Water conservation: whole house instant hot water recirculation system

Water conservation: whole house instant hot water recirculation system

Grundfos Instant Hot Water Recirculation System
Beyond the sheer convenience of not having to wait for hot water to arrive at your kitchen and bath fixtures, whole house instant hot water recirculation systems can go a long way to conserving water consumption.

Think how many times and how long you typically have to wait to get hot water to your fixture.  In all of that time, tens of thousands of gallons of water are wasted over the course of a year!  If you are on a public water supply, the costs of that waste can add up and during periods of drought the totality of wasted water in communities only exacerbates the severity of the drought.  Fresh water is a precious resource.  Why not conserve it, especially when it is relatively easy and inexpensive to do so.

Even with an onsite well water supply, I believe it is only prudent to conserve our fresh water resource.

To this end, Lisa and I are experimenting with a whole house Grundfos hot water recirculation system.  The system can even work with home-run manifold PEX plumbing, which is what we are using in our Passive House.

The system works with the installation of a special valve that is placed at the fixture that is the farthest from the pump which is place atop the hot water heater.

Unlike other hot water recirculating systems, the Grundfos does not require a dedicated return line, as it uses the cold water supply at the fixture.  There is a slight warming of cold water, but to my way of thinking, this is not a big deal at all.  The only places where I see cold water is important is at the refrigerator and the ice maker and the appliance is going to do the cooling and freezing anyway.

The Grundfos pump comes with a timer that can be configured to operate during certain periods of the day like mornings and evenings when hot water usage tends to be at their highest levels.   Operating costs are minimal.

Given that hot water exists in the plumbing distribution network to the faucet and shower fixtures, the capacity of total hot water technically increases beyond the amount of hot water stored in the hot water heater alone.

The complete system can be found online costing about $250-$300.  Additional valves (which may be required for large home-run manifold PEX distribution plumbing) cost in the neighborhood of $50.  The whole system should able to be installed in about an hour.

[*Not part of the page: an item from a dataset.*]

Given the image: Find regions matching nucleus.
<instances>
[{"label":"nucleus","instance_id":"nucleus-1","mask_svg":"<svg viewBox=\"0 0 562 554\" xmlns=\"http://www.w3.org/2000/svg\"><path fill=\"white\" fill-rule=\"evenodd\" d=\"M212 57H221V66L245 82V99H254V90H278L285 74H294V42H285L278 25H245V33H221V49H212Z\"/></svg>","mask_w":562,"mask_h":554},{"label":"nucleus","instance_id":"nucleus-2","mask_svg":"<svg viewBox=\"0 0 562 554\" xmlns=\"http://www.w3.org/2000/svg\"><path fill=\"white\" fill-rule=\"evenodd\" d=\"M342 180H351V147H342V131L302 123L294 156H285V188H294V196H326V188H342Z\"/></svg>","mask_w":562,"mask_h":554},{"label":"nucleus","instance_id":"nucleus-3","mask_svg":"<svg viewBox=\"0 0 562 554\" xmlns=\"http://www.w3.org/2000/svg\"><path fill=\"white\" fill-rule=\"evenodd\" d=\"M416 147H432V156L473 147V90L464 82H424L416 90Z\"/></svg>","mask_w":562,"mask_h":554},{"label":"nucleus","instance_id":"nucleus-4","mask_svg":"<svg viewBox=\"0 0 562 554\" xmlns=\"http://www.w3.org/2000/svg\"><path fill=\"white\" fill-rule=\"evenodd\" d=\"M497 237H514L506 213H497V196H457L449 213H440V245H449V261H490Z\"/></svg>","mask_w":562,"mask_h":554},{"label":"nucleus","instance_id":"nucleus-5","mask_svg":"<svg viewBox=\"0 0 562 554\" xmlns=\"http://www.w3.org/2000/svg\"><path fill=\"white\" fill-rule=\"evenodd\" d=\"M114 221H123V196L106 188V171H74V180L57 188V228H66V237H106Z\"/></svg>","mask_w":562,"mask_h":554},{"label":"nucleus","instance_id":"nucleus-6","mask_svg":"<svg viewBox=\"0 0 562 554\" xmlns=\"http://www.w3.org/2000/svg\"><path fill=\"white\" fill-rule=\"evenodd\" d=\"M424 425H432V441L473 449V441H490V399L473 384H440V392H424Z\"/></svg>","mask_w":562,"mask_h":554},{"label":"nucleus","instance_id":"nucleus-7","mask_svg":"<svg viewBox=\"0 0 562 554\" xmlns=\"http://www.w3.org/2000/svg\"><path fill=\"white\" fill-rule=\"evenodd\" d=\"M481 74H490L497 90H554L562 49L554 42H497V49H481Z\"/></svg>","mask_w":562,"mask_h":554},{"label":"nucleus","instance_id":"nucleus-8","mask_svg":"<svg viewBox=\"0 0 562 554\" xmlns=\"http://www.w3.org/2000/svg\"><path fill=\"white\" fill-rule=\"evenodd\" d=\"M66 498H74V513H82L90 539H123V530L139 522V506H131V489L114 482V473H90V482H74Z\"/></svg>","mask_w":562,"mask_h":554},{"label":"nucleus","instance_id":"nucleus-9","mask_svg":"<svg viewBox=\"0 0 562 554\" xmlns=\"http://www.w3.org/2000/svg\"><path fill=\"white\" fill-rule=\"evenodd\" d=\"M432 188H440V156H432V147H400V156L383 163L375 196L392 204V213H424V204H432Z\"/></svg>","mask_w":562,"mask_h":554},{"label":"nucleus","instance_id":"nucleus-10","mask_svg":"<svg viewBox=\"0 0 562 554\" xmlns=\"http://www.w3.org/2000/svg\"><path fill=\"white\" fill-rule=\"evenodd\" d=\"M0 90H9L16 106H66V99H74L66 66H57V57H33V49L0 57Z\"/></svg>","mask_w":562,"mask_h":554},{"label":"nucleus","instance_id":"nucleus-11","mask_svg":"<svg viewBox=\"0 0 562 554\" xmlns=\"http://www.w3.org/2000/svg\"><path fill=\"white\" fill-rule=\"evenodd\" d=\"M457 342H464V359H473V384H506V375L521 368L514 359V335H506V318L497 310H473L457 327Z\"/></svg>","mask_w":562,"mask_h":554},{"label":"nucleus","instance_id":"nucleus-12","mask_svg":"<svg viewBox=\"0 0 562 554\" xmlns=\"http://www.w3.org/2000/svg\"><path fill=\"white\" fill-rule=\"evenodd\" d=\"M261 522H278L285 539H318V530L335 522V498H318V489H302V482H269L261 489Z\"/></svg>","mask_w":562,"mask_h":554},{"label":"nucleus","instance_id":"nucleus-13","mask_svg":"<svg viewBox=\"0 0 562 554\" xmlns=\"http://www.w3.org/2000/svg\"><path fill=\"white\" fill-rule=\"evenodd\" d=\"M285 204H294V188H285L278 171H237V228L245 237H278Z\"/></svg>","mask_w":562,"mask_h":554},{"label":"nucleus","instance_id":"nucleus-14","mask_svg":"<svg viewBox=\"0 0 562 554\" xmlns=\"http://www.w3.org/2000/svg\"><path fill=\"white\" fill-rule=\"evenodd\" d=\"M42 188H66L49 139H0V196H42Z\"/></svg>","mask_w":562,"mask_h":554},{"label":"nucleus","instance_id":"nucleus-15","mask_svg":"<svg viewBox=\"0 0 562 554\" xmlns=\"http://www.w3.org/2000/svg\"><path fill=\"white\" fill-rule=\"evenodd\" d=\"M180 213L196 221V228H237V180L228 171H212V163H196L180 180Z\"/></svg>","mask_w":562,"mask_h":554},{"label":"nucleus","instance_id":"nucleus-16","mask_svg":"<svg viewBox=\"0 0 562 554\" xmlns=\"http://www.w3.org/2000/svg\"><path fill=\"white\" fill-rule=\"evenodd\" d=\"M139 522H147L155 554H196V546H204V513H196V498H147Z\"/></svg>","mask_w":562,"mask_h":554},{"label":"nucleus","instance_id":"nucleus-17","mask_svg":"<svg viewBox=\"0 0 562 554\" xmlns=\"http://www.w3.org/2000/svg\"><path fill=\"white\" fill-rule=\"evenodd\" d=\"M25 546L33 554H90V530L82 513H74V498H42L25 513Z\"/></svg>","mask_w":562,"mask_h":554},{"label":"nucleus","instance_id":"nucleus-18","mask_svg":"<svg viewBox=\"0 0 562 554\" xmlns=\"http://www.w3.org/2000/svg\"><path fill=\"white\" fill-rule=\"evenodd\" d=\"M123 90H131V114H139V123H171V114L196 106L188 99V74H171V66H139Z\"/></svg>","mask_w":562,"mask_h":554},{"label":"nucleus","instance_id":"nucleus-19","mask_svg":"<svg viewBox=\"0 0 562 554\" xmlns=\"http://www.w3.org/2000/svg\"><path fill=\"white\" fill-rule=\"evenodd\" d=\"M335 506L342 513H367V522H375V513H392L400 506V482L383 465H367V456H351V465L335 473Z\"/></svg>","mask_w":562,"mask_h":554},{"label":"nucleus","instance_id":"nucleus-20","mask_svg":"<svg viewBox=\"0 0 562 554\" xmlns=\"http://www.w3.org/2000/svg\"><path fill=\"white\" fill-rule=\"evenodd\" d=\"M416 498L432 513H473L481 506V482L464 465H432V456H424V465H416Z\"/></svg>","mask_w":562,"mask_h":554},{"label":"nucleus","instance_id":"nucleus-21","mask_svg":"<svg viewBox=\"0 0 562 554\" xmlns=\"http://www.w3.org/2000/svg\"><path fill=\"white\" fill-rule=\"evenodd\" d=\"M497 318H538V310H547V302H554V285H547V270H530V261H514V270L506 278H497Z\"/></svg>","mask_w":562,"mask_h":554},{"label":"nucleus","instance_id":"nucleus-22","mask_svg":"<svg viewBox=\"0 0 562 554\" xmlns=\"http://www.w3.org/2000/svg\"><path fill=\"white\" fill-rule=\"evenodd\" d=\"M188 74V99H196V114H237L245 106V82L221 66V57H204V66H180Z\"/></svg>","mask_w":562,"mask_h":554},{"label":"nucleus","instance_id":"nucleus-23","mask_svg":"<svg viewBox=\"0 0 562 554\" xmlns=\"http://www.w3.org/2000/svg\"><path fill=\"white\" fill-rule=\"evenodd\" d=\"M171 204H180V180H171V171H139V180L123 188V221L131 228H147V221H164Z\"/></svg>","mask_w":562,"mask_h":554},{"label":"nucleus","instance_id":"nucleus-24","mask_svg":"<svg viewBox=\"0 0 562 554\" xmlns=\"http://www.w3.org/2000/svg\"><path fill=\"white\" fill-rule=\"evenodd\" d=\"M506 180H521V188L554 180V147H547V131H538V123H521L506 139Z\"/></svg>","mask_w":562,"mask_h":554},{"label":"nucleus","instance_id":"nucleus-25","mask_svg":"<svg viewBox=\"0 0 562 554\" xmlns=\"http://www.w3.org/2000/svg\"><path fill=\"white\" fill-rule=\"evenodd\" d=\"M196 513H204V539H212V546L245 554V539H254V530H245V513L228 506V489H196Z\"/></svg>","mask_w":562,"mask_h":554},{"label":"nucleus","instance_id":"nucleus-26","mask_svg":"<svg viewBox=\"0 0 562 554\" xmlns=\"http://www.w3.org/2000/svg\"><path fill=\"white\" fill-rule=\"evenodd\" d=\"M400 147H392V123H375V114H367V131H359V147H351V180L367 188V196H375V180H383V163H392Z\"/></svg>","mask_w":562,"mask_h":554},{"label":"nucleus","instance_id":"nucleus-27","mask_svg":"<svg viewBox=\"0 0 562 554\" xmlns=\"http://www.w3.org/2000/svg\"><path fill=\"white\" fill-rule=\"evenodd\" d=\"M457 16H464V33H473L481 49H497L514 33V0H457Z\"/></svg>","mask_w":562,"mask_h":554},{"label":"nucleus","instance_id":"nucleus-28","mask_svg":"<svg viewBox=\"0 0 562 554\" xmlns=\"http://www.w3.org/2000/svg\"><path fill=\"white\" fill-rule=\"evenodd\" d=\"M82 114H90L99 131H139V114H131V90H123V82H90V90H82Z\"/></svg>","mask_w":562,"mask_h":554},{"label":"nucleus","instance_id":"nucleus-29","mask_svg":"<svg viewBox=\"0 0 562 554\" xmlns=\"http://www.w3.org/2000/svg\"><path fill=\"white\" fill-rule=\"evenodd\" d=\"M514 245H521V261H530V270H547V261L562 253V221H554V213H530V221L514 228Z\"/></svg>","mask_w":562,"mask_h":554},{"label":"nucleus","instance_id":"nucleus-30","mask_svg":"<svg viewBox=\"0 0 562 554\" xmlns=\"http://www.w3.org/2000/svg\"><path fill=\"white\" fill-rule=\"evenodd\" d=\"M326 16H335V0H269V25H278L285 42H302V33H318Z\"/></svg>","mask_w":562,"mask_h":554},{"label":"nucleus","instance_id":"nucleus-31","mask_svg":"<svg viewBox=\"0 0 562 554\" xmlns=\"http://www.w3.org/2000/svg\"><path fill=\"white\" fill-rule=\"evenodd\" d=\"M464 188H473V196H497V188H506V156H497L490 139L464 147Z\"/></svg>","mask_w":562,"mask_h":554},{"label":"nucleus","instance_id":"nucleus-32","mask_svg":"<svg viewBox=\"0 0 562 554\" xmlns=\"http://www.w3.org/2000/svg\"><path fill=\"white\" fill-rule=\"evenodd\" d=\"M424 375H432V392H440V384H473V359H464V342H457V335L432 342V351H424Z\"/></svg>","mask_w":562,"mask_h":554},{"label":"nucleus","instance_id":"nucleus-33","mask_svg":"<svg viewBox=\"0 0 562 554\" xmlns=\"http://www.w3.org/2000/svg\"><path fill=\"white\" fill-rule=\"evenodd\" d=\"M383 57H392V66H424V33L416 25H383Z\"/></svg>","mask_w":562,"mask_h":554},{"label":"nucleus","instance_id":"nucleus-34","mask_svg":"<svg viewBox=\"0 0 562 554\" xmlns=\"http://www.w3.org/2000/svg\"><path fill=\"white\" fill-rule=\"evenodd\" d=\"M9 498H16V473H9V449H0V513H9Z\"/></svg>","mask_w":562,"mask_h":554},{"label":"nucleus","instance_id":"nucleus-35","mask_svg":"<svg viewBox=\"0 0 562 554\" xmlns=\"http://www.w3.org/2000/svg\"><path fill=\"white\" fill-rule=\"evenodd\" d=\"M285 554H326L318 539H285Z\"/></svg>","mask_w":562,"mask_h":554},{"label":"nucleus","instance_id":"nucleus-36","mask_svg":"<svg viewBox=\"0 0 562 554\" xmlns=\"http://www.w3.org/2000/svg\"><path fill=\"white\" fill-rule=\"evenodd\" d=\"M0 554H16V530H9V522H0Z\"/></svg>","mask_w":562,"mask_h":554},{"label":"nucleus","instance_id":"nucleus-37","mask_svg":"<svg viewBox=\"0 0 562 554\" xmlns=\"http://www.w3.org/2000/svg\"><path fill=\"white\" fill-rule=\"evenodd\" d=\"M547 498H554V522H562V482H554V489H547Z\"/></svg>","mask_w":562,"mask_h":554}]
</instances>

Other systems available include units from Watts and Taco.  Prices are fairly comparable.  We selected Grundfos, simply because we have already been using one of their energy efficient well pump systems.  

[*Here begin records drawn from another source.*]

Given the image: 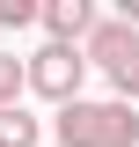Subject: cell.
Segmentation results:
<instances>
[{
	"label": "cell",
	"mask_w": 139,
	"mask_h": 147,
	"mask_svg": "<svg viewBox=\"0 0 139 147\" xmlns=\"http://www.w3.org/2000/svg\"><path fill=\"white\" fill-rule=\"evenodd\" d=\"M81 66H88V59L73 52V44H44V52L29 59V88L66 110V103H81Z\"/></svg>",
	"instance_id": "obj_1"
},
{
	"label": "cell",
	"mask_w": 139,
	"mask_h": 147,
	"mask_svg": "<svg viewBox=\"0 0 139 147\" xmlns=\"http://www.w3.org/2000/svg\"><path fill=\"white\" fill-rule=\"evenodd\" d=\"M37 22L51 30V44H73V37L95 30V7L88 0H51V7H37Z\"/></svg>",
	"instance_id": "obj_2"
},
{
	"label": "cell",
	"mask_w": 139,
	"mask_h": 147,
	"mask_svg": "<svg viewBox=\"0 0 139 147\" xmlns=\"http://www.w3.org/2000/svg\"><path fill=\"white\" fill-rule=\"evenodd\" d=\"M51 132H59V147H103V103H66Z\"/></svg>",
	"instance_id": "obj_3"
},
{
	"label": "cell",
	"mask_w": 139,
	"mask_h": 147,
	"mask_svg": "<svg viewBox=\"0 0 139 147\" xmlns=\"http://www.w3.org/2000/svg\"><path fill=\"white\" fill-rule=\"evenodd\" d=\"M132 52H139L132 22H103V30H88V59H95V66H124Z\"/></svg>",
	"instance_id": "obj_4"
},
{
	"label": "cell",
	"mask_w": 139,
	"mask_h": 147,
	"mask_svg": "<svg viewBox=\"0 0 139 147\" xmlns=\"http://www.w3.org/2000/svg\"><path fill=\"white\" fill-rule=\"evenodd\" d=\"M139 140V110L132 103H103V147H132Z\"/></svg>",
	"instance_id": "obj_5"
},
{
	"label": "cell",
	"mask_w": 139,
	"mask_h": 147,
	"mask_svg": "<svg viewBox=\"0 0 139 147\" xmlns=\"http://www.w3.org/2000/svg\"><path fill=\"white\" fill-rule=\"evenodd\" d=\"M0 147H37V118H29V110H0Z\"/></svg>",
	"instance_id": "obj_6"
},
{
	"label": "cell",
	"mask_w": 139,
	"mask_h": 147,
	"mask_svg": "<svg viewBox=\"0 0 139 147\" xmlns=\"http://www.w3.org/2000/svg\"><path fill=\"white\" fill-rule=\"evenodd\" d=\"M29 88V59H0V110H15Z\"/></svg>",
	"instance_id": "obj_7"
},
{
	"label": "cell",
	"mask_w": 139,
	"mask_h": 147,
	"mask_svg": "<svg viewBox=\"0 0 139 147\" xmlns=\"http://www.w3.org/2000/svg\"><path fill=\"white\" fill-rule=\"evenodd\" d=\"M110 88H117L110 103H139V52L124 59V66H110Z\"/></svg>",
	"instance_id": "obj_8"
},
{
	"label": "cell",
	"mask_w": 139,
	"mask_h": 147,
	"mask_svg": "<svg viewBox=\"0 0 139 147\" xmlns=\"http://www.w3.org/2000/svg\"><path fill=\"white\" fill-rule=\"evenodd\" d=\"M37 22V0H0V30H29Z\"/></svg>",
	"instance_id": "obj_9"
},
{
	"label": "cell",
	"mask_w": 139,
	"mask_h": 147,
	"mask_svg": "<svg viewBox=\"0 0 139 147\" xmlns=\"http://www.w3.org/2000/svg\"><path fill=\"white\" fill-rule=\"evenodd\" d=\"M124 22H139V0H124Z\"/></svg>",
	"instance_id": "obj_10"
}]
</instances>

The amount of water that can be conserved during the year can easily exceed 15,000 gallons for a typical family of four.  That is not an inconsequential amount, especially if one considers the population.  If we all did our part, we could reduce the strain of our water demands.

Between the selection of HETs, water saving faucets (and appliances), and an instant hot-water recirculation system, I believe we have gone a long way in minimizing our environmental impact when it comes to water conservation...and you know what?  It feels good.

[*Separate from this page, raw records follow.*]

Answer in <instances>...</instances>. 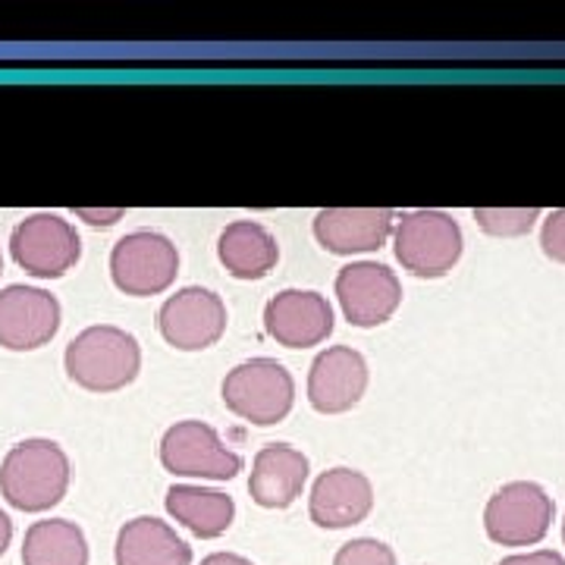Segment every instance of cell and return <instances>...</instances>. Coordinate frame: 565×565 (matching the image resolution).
Returning a JSON list of instances; mask_svg holds the SVG:
<instances>
[{
  "label": "cell",
  "instance_id": "6da1fadb",
  "mask_svg": "<svg viewBox=\"0 0 565 565\" xmlns=\"http://www.w3.org/2000/svg\"><path fill=\"white\" fill-rule=\"evenodd\" d=\"M73 481L70 456L61 444L32 437L10 446L0 462V497L20 512H47L63 503Z\"/></svg>",
  "mask_w": 565,
  "mask_h": 565
},
{
  "label": "cell",
  "instance_id": "7a4b0ae2",
  "mask_svg": "<svg viewBox=\"0 0 565 565\" xmlns=\"http://www.w3.org/2000/svg\"><path fill=\"white\" fill-rule=\"evenodd\" d=\"M63 364L73 384L88 393H117L129 386L141 371L139 340L114 323L85 327L63 352Z\"/></svg>",
  "mask_w": 565,
  "mask_h": 565
},
{
  "label": "cell",
  "instance_id": "3957f363",
  "mask_svg": "<svg viewBox=\"0 0 565 565\" xmlns=\"http://www.w3.org/2000/svg\"><path fill=\"white\" fill-rule=\"evenodd\" d=\"M462 226L446 211H434V207L408 211L393 226L396 262L403 264V270L424 280L446 277L462 258Z\"/></svg>",
  "mask_w": 565,
  "mask_h": 565
},
{
  "label": "cell",
  "instance_id": "277c9868",
  "mask_svg": "<svg viewBox=\"0 0 565 565\" xmlns=\"http://www.w3.org/2000/svg\"><path fill=\"white\" fill-rule=\"evenodd\" d=\"M223 405L243 422L270 427L280 424L296 405V381L277 359H248L239 362L221 386Z\"/></svg>",
  "mask_w": 565,
  "mask_h": 565
},
{
  "label": "cell",
  "instance_id": "5b68a950",
  "mask_svg": "<svg viewBox=\"0 0 565 565\" xmlns=\"http://www.w3.org/2000/svg\"><path fill=\"white\" fill-rule=\"evenodd\" d=\"M556 503L534 481H509L484 505V531L500 546H537L550 534Z\"/></svg>",
  "mask_w": 565,
  "mask_h": 565
},
{
  "label": "cell",
  "instance_id": "8992f818",
  "mask_svg": "<svg viewBox=\"0 0 565 565\" xmlns=\"http://www.w3.org/2000/svg\"><path fill=\"white\" fill-rule=\"evenodd\" d=\"M161 465L189 481H233L243 471V456L223 444L211 424L185 418L161 437Z\"/></svg>",
  "mask_w": 565,
  "mask_h": 565
},
{
  "label": "cell",
  "instance_id": "52a82bcc",
  "mask_svg": "<svg viewBox=\"0 0 565 565\" xmlns=\"http://www.w3.org/2000/svg\"><path fill=\"white\" fill-rule=\"evenodd\" d=\"M180 274V252L163 233L136 230L126 233L110 252V277L126 296H161Z\"/></svg>",
  "mask_w": 565,
  "mask_h": 565
},
{
  "label": "cell",
  "instance_id": "ba28073f",
  "mask_svg": "<svg viewBox=\"0 0 565 565\" xmlns=\"http://www.w3.org/2000/svg\"><path fill=\"white\" fill-rule=\"evenodd\" d=\"M10 255L29 277L57 280L79 264L82 239L61 214H29L10 236Z\"/></svg>",
  "mask_w": 565,
  "mask_h": 565
},
{
  "label": "cell",
  "instance_id": "9c48e42d",
  "mask_svg": "<svg viewBox=\"0 0 565 565\" xmlns=\"http://www.w3.org/2000/svg\"><path fill=\"white\" fill-rule=\"evenodd\" d=\"M158 330L173 349L202 352L226 333V305L214 289L185 286L161 305Z\"/></svg>",
  "mask_w": 565,
  "mask_h": 565
},
{
  "label": "cell",
  "instance_id": "30bf717a",
  "mask_svg": "<svg viewBox=\"0 0 565 565\" xmlns=\"http://www.w3.org/2000/svg\"><path fill=\"white\" fill-rule=\"evenodd\" d=\"M61 318V302L47 289L25 282L0 289V345L10 352H32L51 343Z\"/></svg>",
  "mask_w": 565,
  "mask_h": 565
},
{
  "label": "cell",
  "instance_id": "8fae6325",
  "mask_svg": "<svg viewBox=\"0 0 565 565\" xmlns=\"http://www.w3.org/2000/svg\"><path fill=\"white\" fill-rule=\"evenodd\" d=\"M337 299L352 327H381L403 305V282L381 262H352L337 274Z\"/></svg>",
  "mask_w": 565,
  "mask_h": 565
},
{
  "label": "cell",
  "instance_id": "7c38bea8",
  "mask_svg": "<svg viewBox=\"0 0 565 565\" xmlns=\"http://www.w3.org/2000/svg\"><path fill=\"white\" fill-rule=\"evenodd\" d=\"M264 330L286 349H311L333 333V305L315 289H282L264 305Z\"/></svg>",
  "mask_w": 565,
  "mask_h": 565
},
{
  "label": "cell",
  "instance_id": "4fadbf2b",
  "mask_svg": "<svg viewBox=\"0 0 565 565\" xmlns=\"http://www.w3.org/2000/svg\"><path fill=\"white\" fill-rule=\"evenodd\" d=\"M371 381L367 362L352 345H330L311 362L308 371V403L321 415H343L362 403Z\"/></svg>",
  "mask_w": 565,
  "mask_h": 565
},
{
  "label": "cell",
  "instance_id": "5bb4252c",
  "mask_svg": "<svg viewBox=\"0 0 565 565\" xmlns=\"http://www.w3.org/2000/svg\"><path fill=\"white\" fill-rule=\"evenodd\" d=\"M374 509V484L364 471L355 468H330L311 487L308 515L318 527L340 531V527L362 525Z\"/></svg>",
  "mask_w": 565,
  "mask_h": 565
},
{
  "label": "cell",
  "instance_id": "9a60e30c",
  "mask_svg": "<svg viewBox=\"0 0 565 565\" xmlns=\"http://www.w3.org/2000/svg\"><path fill=\"white\" fill-rule=\"evenodd\" d=\"M396 214L386 207H327L315 217V236L330 255H364L393 239Z\"/></svg>",
  "mask_w": 565,
  "mask_h": 565
},
{
  "label": "cell",
  "instance_id": "2e32d148",
  "mask_svg": "<svg viewBox=\"0 0 565 565\" xmlns=\"http://www.w3.org/2000/svg\"><path fill=\"white\" fill-rule=\"evenodd\" d=\"M311 462L302 449L289 444H267L252 462L248 493L262 509H286L302 497Z\"/></svg>",
  "mask_w": 565,
  "mask_h": 565
},
{
  "label": "cell",
  "instance_id": "e0dca14e",
  "mask_svg": "<svg viewBox=\"0 0 565 565\" xmlns=\"http://www.w3.org/2000/svg\"><path fill=\"white\" fill-rule=\"evenodd\" d=\"M114 559L117 565H192V546L182 541L170 522L139 515L120 527Z\"/></svg>",
  "mask_w": 565,
  "mask_h": 565
},
{
  "label": "cell",
  "instance_id": "ac0fdd59",
  "mask_svg": "<svg viewBox=\"0 0 565 565\" xmlns=\"http://www.w3.org/2000/svg\"><path fill=\"white\" fill-rule=\"evenodd\" d=\"M217 258L236 280H262L280 262V245L264 223L233 221L217 239Z\"/></svg>",
  "mask_w": 565,
  "mask_h": 565
},
{
  "label": "cell",
  "instance_id": "d6986e66",
  "mask_svg": "<svg viewBox=\"0 0 565 565\" xmlns=\"http://www.w3.org/2000/svg\"><path fill=\"white\" fill-rule=\"evenodd\" d=\"M163 505L173 522H180L185 531H192L202 541H214V537L226 534L236 519L233 497L204 484H173L167 490Z\"/></svg>",
  "mask_w": 565,
  "mask_h": 565
},
{
  "label": "cell",
  "instance_id": "ffe728a7",
  "mask_svg": "<svg viewBox=\"0 0 565 565\" xmlns=\"http://www.w3.org/2000/svg\"><path fill=\"white\" fill-rule=\"evenodd\" d=\"M22 565H88L85 531L70 519H41L25 527Z\"/></svg>",
  "mask_w": 565,
  "mask_h": 565
},
{
  "label": "cell",
  "instance_id": "44dd1931",
  "mask_svg": "<svg viewBox=\"0 0 565 565\" xmlns=\"http://www.w3.org/2000/svg\"><path fill=\"white\" fill-rule=\"evenodd\" d=\"M475 221L487 236L515 239L534 230V223L541 221V211L537 207H478Z\"/></svg>",
  "mask_w": 565,
  "mask_h": 565
},
{
  "label": "cell",
  "instance_id": "7402d4cb",
  "mask_svg": "<svg viewBox=\"0 0 565 565\" xmlns=\"http://www.w3.org/2000/svg\"><path fill=\"white\" fill-rule=\"evenodd\" d=\"M333 565H396V553L377 537H355L337 550Z\"/></svg>",
  "mask_w": 565,
  "mask_h": 565
},
{
  "label": "cell",
  "instance_id": "603a6c76",
  "mask_svg": "<svg viewBox=\"0 0 565 565\" xmlns=\"http://www.w3.org/2000/svg\"><path fill=\"white\" fill-rule=\"evenodd\" d=\"M541 248L546 258L565 264V207L546 214L544 226H541Z\"/></svg>",
  "mask_w": 565,
  "mask_h": 565
},
{
  "label": "cell",
  "instance_id": "cb8c5ba5",
  "mask_svg": "<svg viewBox=\"0 0 565 565\" xmlns=\"http://www.w3.org/2000/svg\"><path fill=\"white\" fill-rule=\"evenodd\" d=\"M497 565H565V559L556 550H527V553H512Z\"/></svg>",
  "mask_w": 565,
  "mask_h": 565
},
{
  "label": "cell",
  "instance_id": "d4e9b609",
  "mask_svg": "<svg viewBox=\"0 0 565 565\" xmlns=\"http://www.w3.org/2000/svg\"><path fill=\"white\" fill-rule=\"evenodd\" d=\"M76 217L88 221L92 226H114V223L122 217V211L120 207H117V211H88V207H79V211H76Z\"/></svg>",
  "mask_w": 565,
  "mask_h": 565
},
{
  "label": "cell",
  "instance_id": "484cf974",
  "mask_svg": "<svg viewBox=\"0 0 565 565\" xmlns=\"http://www.w3.org/2000/svg\"><path fill=\"white\" fill-rule=\"evenodd\" d=\"M199 565H255L252 559H245L239 553H211V556H204Z\"/></svg>",
  "mask_w": 565,
  "mask_h": 565
},
{
  "label": "cell",
  "instance_id": "4316f807",
  "mask_svg": "<svg viewBox=\"0 0 565 565\" xmlns=\"http://www.w3.org/2000/svg\"><path fill=\"white\" fill-rule=\"evenodd\" d=\"M10 541H13V522H10V515L0 509V556L10 550Z\"/></svg>",
  "mask_w": 565,
  "mask_h": 565
},
{
  "label": "cell",
  "instance_id": "83f0119b",
  "mask_svg": "<svg viewBox=\"0 0 565 565\" xmlns=\"http://www.w3.org/2000/svg\"><path fill=\"white\" fill-rule=\"evenodd\" d=\"M0 274H3V252H0Z\"/></svg>",
  "mask_w": 565,
  "mask_h": 565
},
{
  "label": "cell",
  "instance_id": "f1b7e54d",
  "mask_svg": "<svg viewBox=\"0 0 565 565\" xmlns=\"http://www.w3.org/2000/svg\"><path fill=\"white\" fill-rule=\"evenodd\" d=\"M563 541H565V519H563Z\"/></svg>",
  "mask_w": 565,
  "mask_h": 565
}]
</instances>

With little effort, big things can be accomplished.


  1. Have you measured DHW energy w/ and w/o the recirc pump? I presume that extending the heated volume into many feet of pipe must lead to more heat loss to go along with the water savings.

    I've been looking at adding one of these during a renovation, but I'm on the fence about saving water vs. using more DHW energy. Choose your poison...

  2. Truthfully, we have turned it off. I believe when it runs, it consumers about 25 or so watts, so not a lot. Yes the water takes a bit longer to come to the taps, but since it is only my wife and I and it only really comes into play when we shower (for the first one), we're not sure that it makes a lot of sense for us. That coupled with the fact that home runs, we have found are the least efficient configuration for such a system. We may need to add additional endpoints to other taps to derive the most benefit from it. So for now it is off, as we continue to monitor our energy consumption and seek to minimize it wherever we can.

  3. I'm an neophyte in this area but I asked someone at our local utility and he said these pumps are one of the worst energy wasters you can have in your house. That may be if they are left to run 24/7. Would really like to hear some definitive info on this as I too feel guilty seeing all that water run down the drain every time I need some hot water.

    1. Not much energy consumption, 25 Watts. Or about 3Kwhs per day assuming 24/7 operation. Unit can be programmed to operate at specific times of the day only, reducing power consumption even further. We found using our PEX home run system is not the greatest setup for such a unit, in practice. While hot water delivery times were reduced, we feel we would need more remote valves to assist in further time reductions. Given that we use a ground well and our hot water usage is relatively small (for the two of us), we felt its usage wasn't a priority.